Matilde trató de calmar a su perro, pero ahora tenía a los dos despiertos y gruñéndole. El otro se había puesto a la par del primero. De reojo miraba el celular, a tres metros de distancia, que ya no sonaba. Afuera estallaron los vidrios de un auto e instintivamente, giró la mirada hacia la ventana. Fue entonces que sintió la mandíbula de uno de sus perros en el cuello.
Lo pateó con fuerza, tratándolo de sacárselo de encima, pero mientras luchaba con uno, el otro se prendió de su brazo. Ahora la que aullaba de dolor era ella. Apenas si podía pensar, el ardor era enorme y la dentadura firme y fría de su perro se clavaba más y más. Pero sacó fuerzas de donde no sabía que las tenía y se arrastró hasta la mesa ratona de la sala. Con un último esfuerzo, casi al borde de no poder respirar, alcanzó de encima de la mesa un jarrón y se lo partió al perro que atenazaba su cuello. La cerámica estalló en mil pedazos, quedando aún una parte en su mano, con el filo suficiente para usar como punta para atacar al perro que le mordía el brazo atrapado.
Vio sangre a sus pies y se llevó la mano al cuello. Pero no encontró allí ni rastro de sangre. Tampoco al llevar la mirada al brazo encontró marca alguna de la mordedura.
El sonido inconfundible de la llave abriendo la cerradura encendió sus alarmas, más que con cualquier otro sonido anterior. Se preparó para correr hacia alguna habitación al abrirse la puerta, pero se contuvo al ver que la persona que ingresaba no era otro que su esposo. Vestía igual que en la mañana, cuando lo había visto partir hacia el trabajo.
El hombre dejó una bolsa repleta de verduras sobre la mesa y luego, al girar hacia su mujer, quedó petrificado.
- Matilde... - fue lo único que pudo decir.
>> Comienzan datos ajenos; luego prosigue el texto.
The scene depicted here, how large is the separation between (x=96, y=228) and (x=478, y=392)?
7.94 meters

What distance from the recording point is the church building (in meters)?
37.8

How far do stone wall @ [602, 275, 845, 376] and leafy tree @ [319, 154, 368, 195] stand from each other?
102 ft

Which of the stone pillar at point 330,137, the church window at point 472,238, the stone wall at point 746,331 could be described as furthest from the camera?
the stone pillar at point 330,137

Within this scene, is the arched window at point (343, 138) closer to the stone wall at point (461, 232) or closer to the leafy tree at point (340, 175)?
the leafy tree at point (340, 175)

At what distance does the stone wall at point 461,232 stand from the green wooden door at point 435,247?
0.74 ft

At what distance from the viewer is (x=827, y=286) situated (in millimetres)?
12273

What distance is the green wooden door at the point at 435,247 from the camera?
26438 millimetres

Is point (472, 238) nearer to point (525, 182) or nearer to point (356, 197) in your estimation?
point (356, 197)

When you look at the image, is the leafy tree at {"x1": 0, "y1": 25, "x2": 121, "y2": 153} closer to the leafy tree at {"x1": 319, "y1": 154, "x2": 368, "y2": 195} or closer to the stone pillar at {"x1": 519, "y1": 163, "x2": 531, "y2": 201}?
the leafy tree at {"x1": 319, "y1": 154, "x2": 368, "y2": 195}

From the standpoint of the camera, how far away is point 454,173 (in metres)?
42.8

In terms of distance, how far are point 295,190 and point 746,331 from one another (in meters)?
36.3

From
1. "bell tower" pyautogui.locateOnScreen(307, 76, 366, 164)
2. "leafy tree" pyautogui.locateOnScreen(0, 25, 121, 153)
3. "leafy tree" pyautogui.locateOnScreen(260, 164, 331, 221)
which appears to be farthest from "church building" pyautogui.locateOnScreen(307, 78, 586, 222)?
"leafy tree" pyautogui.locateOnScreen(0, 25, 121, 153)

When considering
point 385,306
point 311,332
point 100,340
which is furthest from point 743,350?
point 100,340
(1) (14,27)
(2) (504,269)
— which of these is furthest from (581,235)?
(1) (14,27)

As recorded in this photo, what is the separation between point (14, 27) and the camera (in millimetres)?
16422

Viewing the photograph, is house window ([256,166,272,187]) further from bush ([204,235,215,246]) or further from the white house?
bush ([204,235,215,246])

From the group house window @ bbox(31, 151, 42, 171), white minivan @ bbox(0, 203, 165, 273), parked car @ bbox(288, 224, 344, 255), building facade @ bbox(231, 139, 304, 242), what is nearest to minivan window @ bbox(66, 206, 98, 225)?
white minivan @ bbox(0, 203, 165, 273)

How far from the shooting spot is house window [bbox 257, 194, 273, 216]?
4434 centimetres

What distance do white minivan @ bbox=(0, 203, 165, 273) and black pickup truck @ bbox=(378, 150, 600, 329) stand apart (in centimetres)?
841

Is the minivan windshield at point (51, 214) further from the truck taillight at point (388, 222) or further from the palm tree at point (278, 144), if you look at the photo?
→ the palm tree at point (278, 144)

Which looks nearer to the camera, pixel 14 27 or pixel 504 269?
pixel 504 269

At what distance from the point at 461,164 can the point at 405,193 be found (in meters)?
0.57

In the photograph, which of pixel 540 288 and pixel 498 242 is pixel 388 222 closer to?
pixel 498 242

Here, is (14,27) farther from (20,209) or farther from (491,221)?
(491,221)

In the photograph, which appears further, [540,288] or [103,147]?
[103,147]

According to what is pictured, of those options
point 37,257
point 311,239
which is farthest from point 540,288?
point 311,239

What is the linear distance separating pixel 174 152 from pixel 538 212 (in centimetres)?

Su mujer estaba de pie en medio del living, delante de los perros acostados sobre las colchonetas como si estuvieran dormidos, pero rodeados de sendos charcos de sangre y sobre la oscura materia, esparcidos violentamente, cientos de pedazos de cerámica azul.
- Es que los extraterrestres, las explosiones, toda esa gente luchando, disparando, los volvieron loco y yo... tuve que matarlos, antes que ellos me mataran - trató de explicarse Matilde, sollozando con real desconsuelo.
El hombre se llevó la mano a la boca. Sobre la mesa, al lado de la bolsa de las compras, estaban aún las pastillas de su mujer.